Different varieties of perennials ought to be kept track of quite as much as in the case of shrubs. As the old stalks die away and are cut off each season, there is no part of the plant to which a label can be attached with any permanence. There are iron sockets on the market into which the piece of wood bearing the name of the variety can be inserted. An all-wool label would speedily decay in contact with the soil.
Sometimes we get very amusing letters from parties "in search of information." Not long ago a woman sent me a leaf from her Boston Fern, calling my attention to the "bugs" on the lower side of it, and asking how she could get rid of them. How did I suppose they contrived to arrange themselves with such regularity? A little careful investigation would have shown her that the rows of "bugs" were seed-spores. If anything about your plants puzzles you, use your eyes and your intelligence, and endeavor to find out the "whys and wherefores" for yourself. You will enjoy doing this when you once get into the habit of it. Information that comes to us through our own efforts is always appreciated much more than that which comes to us second-hand. Make a practice of personal investigation in order to get at a solution of the problems that will constantly confront you in gardening operations.

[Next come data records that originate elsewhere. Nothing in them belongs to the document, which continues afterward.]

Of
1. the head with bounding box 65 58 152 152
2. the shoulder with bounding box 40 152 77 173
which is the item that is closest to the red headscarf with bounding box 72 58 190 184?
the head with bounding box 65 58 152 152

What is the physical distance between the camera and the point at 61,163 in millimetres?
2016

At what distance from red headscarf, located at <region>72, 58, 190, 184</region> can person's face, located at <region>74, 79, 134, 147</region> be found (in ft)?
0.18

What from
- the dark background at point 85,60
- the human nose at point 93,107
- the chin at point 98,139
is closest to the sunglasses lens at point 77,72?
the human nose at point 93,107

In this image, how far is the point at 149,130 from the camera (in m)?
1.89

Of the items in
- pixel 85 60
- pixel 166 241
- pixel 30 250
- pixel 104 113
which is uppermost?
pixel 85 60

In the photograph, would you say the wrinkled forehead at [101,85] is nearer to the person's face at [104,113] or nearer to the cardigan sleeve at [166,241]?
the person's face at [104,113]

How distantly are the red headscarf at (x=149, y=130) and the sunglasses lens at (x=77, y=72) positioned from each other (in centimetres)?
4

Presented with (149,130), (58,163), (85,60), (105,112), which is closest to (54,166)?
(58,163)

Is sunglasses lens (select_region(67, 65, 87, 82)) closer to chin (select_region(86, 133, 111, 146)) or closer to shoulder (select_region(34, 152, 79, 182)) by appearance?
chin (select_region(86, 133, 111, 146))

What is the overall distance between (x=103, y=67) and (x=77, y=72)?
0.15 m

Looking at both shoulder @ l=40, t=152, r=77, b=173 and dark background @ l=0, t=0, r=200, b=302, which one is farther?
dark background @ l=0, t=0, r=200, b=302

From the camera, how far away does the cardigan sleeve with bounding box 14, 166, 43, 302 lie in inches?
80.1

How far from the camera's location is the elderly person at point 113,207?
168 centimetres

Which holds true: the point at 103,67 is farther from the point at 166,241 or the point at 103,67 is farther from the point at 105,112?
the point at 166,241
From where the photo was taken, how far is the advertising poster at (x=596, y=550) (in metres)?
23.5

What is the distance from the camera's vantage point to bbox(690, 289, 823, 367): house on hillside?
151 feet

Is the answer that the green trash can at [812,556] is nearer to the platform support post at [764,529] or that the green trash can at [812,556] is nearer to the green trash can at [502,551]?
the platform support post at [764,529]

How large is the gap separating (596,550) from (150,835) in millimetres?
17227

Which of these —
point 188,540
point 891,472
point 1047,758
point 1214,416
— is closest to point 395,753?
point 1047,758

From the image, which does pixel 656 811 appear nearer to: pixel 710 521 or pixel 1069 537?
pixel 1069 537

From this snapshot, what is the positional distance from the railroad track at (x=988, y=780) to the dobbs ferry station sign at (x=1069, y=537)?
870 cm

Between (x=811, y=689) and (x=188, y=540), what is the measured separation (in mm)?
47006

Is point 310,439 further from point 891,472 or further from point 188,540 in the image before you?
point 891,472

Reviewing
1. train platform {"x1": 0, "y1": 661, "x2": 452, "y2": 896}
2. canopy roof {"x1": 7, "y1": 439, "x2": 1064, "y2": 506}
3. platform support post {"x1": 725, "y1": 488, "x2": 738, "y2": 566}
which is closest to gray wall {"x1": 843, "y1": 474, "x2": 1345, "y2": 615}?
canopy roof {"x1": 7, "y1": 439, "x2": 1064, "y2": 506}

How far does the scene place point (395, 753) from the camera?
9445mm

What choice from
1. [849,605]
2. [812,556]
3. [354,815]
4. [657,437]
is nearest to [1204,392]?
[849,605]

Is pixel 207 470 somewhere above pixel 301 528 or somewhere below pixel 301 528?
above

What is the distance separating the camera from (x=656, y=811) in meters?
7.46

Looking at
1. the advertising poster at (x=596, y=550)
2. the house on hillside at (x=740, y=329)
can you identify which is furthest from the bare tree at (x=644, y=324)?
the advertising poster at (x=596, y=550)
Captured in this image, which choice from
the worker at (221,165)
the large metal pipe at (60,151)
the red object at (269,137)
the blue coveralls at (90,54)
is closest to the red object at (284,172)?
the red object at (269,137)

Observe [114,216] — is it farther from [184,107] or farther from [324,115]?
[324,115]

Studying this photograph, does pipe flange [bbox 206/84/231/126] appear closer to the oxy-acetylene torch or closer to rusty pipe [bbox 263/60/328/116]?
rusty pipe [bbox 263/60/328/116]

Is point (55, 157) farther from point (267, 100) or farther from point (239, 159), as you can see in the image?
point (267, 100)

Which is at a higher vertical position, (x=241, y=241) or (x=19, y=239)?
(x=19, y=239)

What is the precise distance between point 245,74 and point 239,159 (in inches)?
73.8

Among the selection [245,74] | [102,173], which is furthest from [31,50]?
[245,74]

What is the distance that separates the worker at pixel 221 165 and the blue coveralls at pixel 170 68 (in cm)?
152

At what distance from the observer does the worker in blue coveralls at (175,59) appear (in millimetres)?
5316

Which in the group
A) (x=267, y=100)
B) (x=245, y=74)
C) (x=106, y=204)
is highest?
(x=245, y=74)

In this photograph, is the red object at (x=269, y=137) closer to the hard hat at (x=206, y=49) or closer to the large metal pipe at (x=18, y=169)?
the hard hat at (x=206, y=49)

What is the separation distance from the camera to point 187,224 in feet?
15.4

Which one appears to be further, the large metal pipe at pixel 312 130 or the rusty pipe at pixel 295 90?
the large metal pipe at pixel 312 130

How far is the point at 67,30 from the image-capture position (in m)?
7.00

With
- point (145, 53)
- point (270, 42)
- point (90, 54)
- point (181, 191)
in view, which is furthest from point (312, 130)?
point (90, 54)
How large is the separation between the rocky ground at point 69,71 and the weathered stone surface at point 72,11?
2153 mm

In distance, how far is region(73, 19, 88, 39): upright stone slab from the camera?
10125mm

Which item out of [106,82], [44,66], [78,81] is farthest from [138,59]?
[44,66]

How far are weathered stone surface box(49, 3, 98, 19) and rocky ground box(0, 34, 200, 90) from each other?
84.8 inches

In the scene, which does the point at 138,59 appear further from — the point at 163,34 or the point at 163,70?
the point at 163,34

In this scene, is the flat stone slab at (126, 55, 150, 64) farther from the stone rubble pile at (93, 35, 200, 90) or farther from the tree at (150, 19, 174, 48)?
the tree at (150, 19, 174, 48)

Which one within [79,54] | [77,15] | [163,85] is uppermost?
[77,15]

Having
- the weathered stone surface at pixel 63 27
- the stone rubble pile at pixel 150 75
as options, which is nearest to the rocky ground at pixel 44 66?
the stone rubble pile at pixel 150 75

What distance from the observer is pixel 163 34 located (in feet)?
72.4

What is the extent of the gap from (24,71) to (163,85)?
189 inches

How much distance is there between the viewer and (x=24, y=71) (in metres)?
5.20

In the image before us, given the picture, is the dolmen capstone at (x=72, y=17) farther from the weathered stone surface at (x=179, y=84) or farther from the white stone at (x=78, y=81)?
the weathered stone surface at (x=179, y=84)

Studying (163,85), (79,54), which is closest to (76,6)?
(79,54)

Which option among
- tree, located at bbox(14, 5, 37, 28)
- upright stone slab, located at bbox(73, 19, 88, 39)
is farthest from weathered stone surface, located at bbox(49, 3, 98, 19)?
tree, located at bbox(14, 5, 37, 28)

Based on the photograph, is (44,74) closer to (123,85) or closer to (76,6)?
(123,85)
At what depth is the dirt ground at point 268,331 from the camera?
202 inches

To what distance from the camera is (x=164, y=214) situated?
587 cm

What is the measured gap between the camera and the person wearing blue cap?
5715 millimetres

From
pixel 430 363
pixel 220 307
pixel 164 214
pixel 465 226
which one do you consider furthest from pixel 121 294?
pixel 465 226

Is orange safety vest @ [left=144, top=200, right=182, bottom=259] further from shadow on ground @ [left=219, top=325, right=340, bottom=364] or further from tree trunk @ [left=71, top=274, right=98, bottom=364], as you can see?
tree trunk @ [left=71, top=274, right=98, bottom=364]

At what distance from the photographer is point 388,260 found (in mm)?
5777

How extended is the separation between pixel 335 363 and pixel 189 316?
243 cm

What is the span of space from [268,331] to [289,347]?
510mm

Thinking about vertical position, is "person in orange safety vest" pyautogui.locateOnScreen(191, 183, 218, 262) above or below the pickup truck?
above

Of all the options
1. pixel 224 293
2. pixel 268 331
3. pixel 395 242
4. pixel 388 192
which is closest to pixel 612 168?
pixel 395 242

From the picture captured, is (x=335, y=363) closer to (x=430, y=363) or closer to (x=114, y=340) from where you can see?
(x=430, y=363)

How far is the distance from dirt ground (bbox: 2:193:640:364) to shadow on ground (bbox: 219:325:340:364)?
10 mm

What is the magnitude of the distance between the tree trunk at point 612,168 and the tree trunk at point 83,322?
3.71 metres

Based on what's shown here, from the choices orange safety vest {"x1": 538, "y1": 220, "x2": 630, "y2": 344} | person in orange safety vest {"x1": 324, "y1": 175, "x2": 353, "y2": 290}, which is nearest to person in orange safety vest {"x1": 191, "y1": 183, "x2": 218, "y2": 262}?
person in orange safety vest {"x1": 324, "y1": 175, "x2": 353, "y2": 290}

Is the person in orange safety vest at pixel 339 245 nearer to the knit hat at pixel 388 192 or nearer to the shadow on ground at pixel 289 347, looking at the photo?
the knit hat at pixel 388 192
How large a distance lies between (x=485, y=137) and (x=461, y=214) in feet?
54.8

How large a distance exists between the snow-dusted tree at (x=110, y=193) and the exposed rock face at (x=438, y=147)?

In answer to another correspondent who asked me to recommend some thoroughly reliable fertilizer, I advised "old cow-manure." Back came a letter, saying I had neglected to state how old the cow ought to be!
But the funny things are not all said by our correspondents. I lately came across an article credited to a leading English gardening magazine in which the statement was made that a certain kind of weed closely resembling the Onion often located itself in the Onion-bed in order to escape the vigilance of the weed-puller, its instinct telling it that its resemblance to the Onion would deceive the gardener! Is anyone foolish enough to believe that the weed knew just where to locate itself, and had the ability to put itself there? One can but laugh at such "scientific statements," and yet it seems too bad to have people humbugged so.
A woman writes: "I don't care very much about plants. I never did. But almost everybody grows them, nowadays, and I'd like to have a few for my parlor, so as to be in style. You know the old saying that 'one might as well be out of the world as out of fashion.' I wish you'd tell me what to get, and how to take care of it. I want something that will just about take care of itself. I don't want anything I'll have to bother with."
My advice to this correspondent was, "Don't try to grow plants."